TEXT EXCERPT |
────────────────────
Tinnitus is widespread in the United States with approximately 50 million sufferers over age 50. Tinnitus sufferers hear continuous sounds in their heads that others don’t hear such as clicking, buzzing, humming, ringing or whistling. Tinnitus is often referred to by its slang name – ringing-in-the-ears. For some tinnitus sufferers, this persistent barrage of noise is more of a nuisance than an illness, but for many others it is a source of intense distress, bringing about symptoms such as anxiety, fatigue, sleep disorders, and depression.
Although there are technological treatments for tinnitus, such as hearing aids that mask and suppress the buzzing or ringing sounds, there is also a form of counseling known as Tinnitus Retraining Therapy. TRT can enable people suffering from tinnitus to use a combination of mechanisms to “retrain” their brains to reduce their perception of these sounds, eliminate their negative reactions to them, and eventually end their perception of them.
Discovered in the 1980s by neuroscientist Pawel Jastreboff, TRT challenges the assumptions of many hearing instrument specialists that tinnitus is a physical disorder due to ear damage that cannot be fixed. While damage to the ears – for example, exposure to loud noises for long periods of time – is often a cause of tinnitus, Jastreboff drew upon his training in neuroscience to propose an alternative behavioral neuro-physical model that explained the condition. Firmly believing that the condition could be fixed, he focused his efforts on developing behavior modification techniques.
According to Jastreboff’s model, tinnitus is not a disease or condition in itself, but a function of hyperacusis – the ability of some people to become aware of normal sounds generated by the auditory system that most people filter out or are unaware of. In other words, it’s not the sounds themselves that are a problem, just the distress and over reaction to hearing them. Only people who have been trained in how to administer the TRT training can lead the counseling sessions, which use precise and individually-tuned techniques of training and sound therapy to teach people to eliminate their over reactions to the sounds they don’t want to hear, and instead focus on sounds they do want to hear.
Over the years, TRT counselors have had success with helping people to overcome their conditioned negative responses to the sounds they hear, and thus eliminate the distress they feel at hearing them.
────────────────────
DATASET RECORDS |
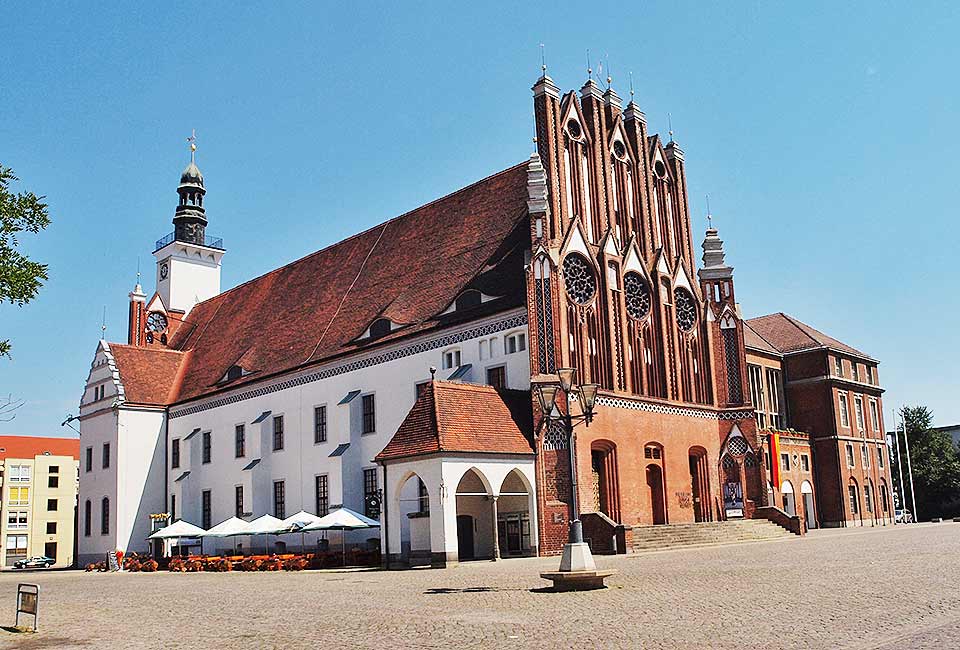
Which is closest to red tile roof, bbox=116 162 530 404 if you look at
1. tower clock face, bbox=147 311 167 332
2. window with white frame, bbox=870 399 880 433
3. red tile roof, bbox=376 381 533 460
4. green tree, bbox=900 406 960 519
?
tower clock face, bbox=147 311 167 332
────────────────────
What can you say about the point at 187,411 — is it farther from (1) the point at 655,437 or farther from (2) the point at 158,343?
────────────────────
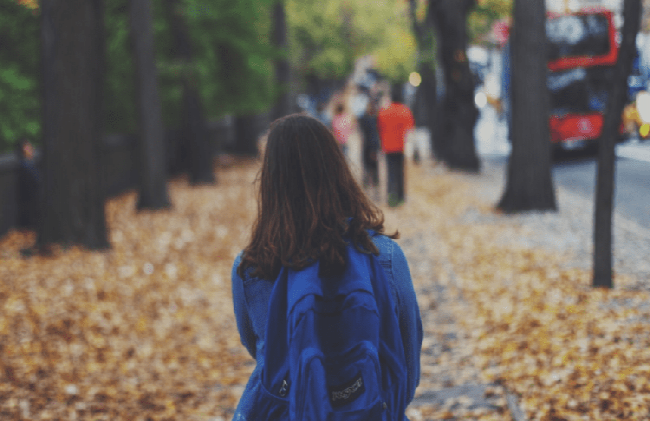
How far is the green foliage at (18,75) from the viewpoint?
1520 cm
────────────────────
WORK TASK |
According to the tinnitus text, in what decade did Pawel Jastreboff discover Tinnitus Retraining Therapy? The records have nothing to do with the tinnitus text.

OUTPUT BELOW |
The 1980s.